# Objective

This script get number of entities in saraga dataset

In [1]:
import codecs
import compmusic
from compmusic import dunya as dn
from compmusic.dunya import hindustani as hi
from compmusic.dunya import carnatic as ca
from compmusic.dunya import docserver as ds
from compmusic import musicbrainz
import numpy as np

In [2]:
token = "" #<get your api token form: https://dunya.compmusic.upf.edu/user/profile/>

# Ids of CC collection for both Carnatic and Hindustani music tradition
carnatic_cc = dict(id='a163c8f2-b75f-4655-86be-1504ea2944c2',
                  name='carnatic')
hindustani_cc = dict(id='6adc54c6-6605-4e57-8230-b85f1de5be2b',
                  name='hindustani')
collections = [carnatic_cc, hindustani_cc]

In [3]:
# Entity types in Carnatic and Hindustani have different names, mapping them to one variable for easy processing
mapp={}
for collection in collections:
    if collection['name']=='hindustani':
        concert = 'release'  
        work = 'works'
        raga = 'raags'
        tala = 'taals'
        form = 'forms'
        laya = 'layas'
        lead_artists = 'album_artists'
        artists = 'artists'
    elif collection['name']=='carnatic':
        concert = 'concert'  # in carnatic album level items are referred by 'concerts'
        work = 'work'
        raga = 'raaga'
        tala = 'taala'
        form = 'form'
        laya = 'laya'        
        lead_artists = 'album_artists'
        artists = 'artists'
    entities = [concert, work, raga, tala, form, laya, artists, lead_artists, 'length']
    id_mapping = {concert: 'mbid', work: 'mbid', raga: 'uuid', tala: 'uuid', form: 'name', laya: 'uuid', lead_artists: 'mbid', artists: 'mbid'}
    mapp[collection['name']] = dict(entities=entities,
                             id_mapping=id_mapping)

# Metadata related functions

In [4]:
def get_mbids_in_collection(collection_id, music_tradition, token):
    """
    fetches mbids in a collection
    """
    if music_tradition == 'hindustani':
        tradition = hi
    elif music_tradition == 'carnatic':
        tradition = ca        
    
    dn.set_token(token)
    tradition.set_collections([collection_id])
    recs = tradition.get_recordings()
    return [r['mbid'] for r in recs]

def get_collection_stats(music_tradition, token,  mbids):
    """
    Fetches number of different "unique" entities link to all the recordings of a collection
    This function also returns total length of the recordings in a collection
    """
    
    if music_tradition == 'hindustani':
        tradition = hi
    elif music_tradition == 'carnatic':
        tradition = ca        
    
    dn.set_token(token)    
    entities = mapp[music_tradition]['entities']
    stats = dict(zip(entities, [[] for e in entities]))
    for mbid in mbids_collection:
        rec_info = tradition.get_recording(mbid)

DATASET EXTRACT:
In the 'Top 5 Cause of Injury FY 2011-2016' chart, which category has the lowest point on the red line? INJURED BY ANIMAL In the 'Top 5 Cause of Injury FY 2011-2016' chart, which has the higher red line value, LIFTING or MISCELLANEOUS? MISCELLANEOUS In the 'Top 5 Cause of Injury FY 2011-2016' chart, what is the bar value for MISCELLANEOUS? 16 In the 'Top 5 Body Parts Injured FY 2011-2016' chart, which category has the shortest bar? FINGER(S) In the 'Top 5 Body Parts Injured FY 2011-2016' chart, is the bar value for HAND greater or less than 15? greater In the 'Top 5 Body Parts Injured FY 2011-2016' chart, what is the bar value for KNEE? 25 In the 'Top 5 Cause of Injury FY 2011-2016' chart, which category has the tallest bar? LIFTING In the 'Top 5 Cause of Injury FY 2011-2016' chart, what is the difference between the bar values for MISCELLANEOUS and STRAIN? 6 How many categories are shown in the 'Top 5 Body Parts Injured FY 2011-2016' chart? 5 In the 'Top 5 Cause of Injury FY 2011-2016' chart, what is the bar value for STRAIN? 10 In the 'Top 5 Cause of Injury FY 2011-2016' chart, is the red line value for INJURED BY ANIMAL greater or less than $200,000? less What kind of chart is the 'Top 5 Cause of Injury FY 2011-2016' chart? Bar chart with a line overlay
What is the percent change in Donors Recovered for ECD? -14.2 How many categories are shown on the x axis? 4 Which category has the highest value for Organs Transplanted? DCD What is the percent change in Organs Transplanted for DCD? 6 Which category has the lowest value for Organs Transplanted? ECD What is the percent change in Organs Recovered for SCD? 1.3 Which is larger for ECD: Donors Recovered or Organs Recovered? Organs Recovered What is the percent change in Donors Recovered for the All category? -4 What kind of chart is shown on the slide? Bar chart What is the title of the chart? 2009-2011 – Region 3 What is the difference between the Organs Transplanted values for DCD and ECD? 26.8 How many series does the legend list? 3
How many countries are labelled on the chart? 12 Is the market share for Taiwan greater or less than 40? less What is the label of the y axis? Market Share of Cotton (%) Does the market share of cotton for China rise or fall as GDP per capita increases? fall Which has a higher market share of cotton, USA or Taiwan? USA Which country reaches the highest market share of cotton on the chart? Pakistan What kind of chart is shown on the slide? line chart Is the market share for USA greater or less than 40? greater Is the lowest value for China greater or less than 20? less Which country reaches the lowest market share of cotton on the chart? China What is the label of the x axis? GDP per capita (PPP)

WRITTEN TASK:
In the saraga entity-count script, which identifier key does id_mapping assign to the form entity? The lines play no part in what you need to do.

TASK OUTPUT:
'name'